By Rachel Tuchman
I have an 8-year-old daughter who is adorable, fun, bright—a great kid and really a pleasure. There’s just this one small issue: Lately, she’s been putting on weight faster than height. She was never a skinny kid; she’s been pudgy since she was a baby. Some people thought it was cute—big cheeks, huggable, and all that. But as she gets older, it’s not as cute. I come from a family that values being fit and trim. I grew up with a mom who was conscious of making sure we stayed slim, and, honestly, I appreciate it. I see how some of my friends struggle with their weight, and I’ve always known how to be careful.
I’ve discussed my daughter’s size with her pediatrician, and she agrees that my daughter’s definitely getting bigger, and that although she is a healthy kid, maybe some nutritional counseling could be helpful. My husband and I don’t see things the same way. He doesn’t like my family’s outlook and comments about thinness, and he feels it will be hurtful to my daughter to be put on a diet. I’m not talking about anything drastic or unhealthy, G-d forbid. I just want her to develop good eating habits so that she can feel good in her skin, about how she looks, and be healthy in the long-term. I also see how much harder it is for the heavier girls, in terms of social aspects, self-image, and later in dating. I think we can set her up for success now. But I respect my husband, and a lot of what he says makes sense. I’ve also heard about the body positivity movement, which I have mixed feelings about. I’m not sure what to do. To be clear, my daughter is not obese at this point; I just want to nip this in the bud before that potentially happens.
Dear Weight Concerned,
I hear how much you love and care for your daughter and want to make sure she’s happy and healthy. As parents, we want to teach our kids habits that support their health and well-being, but that is different from focusing on body size. Encouraging our children to lose weight sends them the message that there is something wrong with their bodies, that they are not good as they are, and that they need to change their body in order to be accepted, have confidence, be successful, and stay healthy. This message is misguided and can set the stage for a lifelong struggle with body image and food.
Kids do not belong on weight-loss diets. The data indicates that putting children on diets is counterproductive and dangerous. It can damage their physical health (with long-term health issues such as osteoporosis, delayed menstruation, impaired muscle development, stunted growth, and learning/attention issues among other possibly irreversible problems).
Restricting a child’s calories or food also increases the likelihood of sneak eating, bingeing behavior, eating disorders, low self-esteem, trauma, anxiety, depression, self-harm behaviors, and suicidality.

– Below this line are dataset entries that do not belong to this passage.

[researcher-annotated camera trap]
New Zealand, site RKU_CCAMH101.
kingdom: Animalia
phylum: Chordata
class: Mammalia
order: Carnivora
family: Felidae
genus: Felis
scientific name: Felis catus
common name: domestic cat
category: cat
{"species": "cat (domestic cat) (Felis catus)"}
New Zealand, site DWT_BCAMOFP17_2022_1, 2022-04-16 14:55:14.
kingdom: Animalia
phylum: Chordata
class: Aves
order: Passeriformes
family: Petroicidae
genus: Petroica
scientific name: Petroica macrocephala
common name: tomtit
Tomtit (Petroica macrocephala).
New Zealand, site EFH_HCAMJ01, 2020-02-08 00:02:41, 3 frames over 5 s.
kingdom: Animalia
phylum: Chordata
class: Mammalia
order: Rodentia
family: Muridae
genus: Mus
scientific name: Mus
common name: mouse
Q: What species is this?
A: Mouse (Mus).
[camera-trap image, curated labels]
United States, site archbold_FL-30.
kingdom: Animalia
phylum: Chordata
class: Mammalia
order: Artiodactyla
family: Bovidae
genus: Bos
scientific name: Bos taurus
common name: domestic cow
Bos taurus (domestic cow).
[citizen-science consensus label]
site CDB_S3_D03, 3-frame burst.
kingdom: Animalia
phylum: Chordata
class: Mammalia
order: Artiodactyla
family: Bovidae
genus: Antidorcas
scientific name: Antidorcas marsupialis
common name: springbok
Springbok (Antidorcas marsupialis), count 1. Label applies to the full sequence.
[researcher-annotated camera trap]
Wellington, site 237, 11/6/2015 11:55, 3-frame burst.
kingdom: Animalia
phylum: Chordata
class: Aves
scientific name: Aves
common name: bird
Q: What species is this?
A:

Research repeatedly shows that diets typically lead to weight cycling (yo-yo dieting), which has been proven to be even more detrimental to health than simply being “overweight” your whole life. Also, dieting has been shown to ultimately put individuals (kids included) at higher weights than those in bigger bodies who don’t diet.
A child who is put on a diet is five times more likely to develop an eating disorder. Eating disorders have the highest mortality rate of any mental illness. The strongest predictor of an eating disorder? A history of dieting.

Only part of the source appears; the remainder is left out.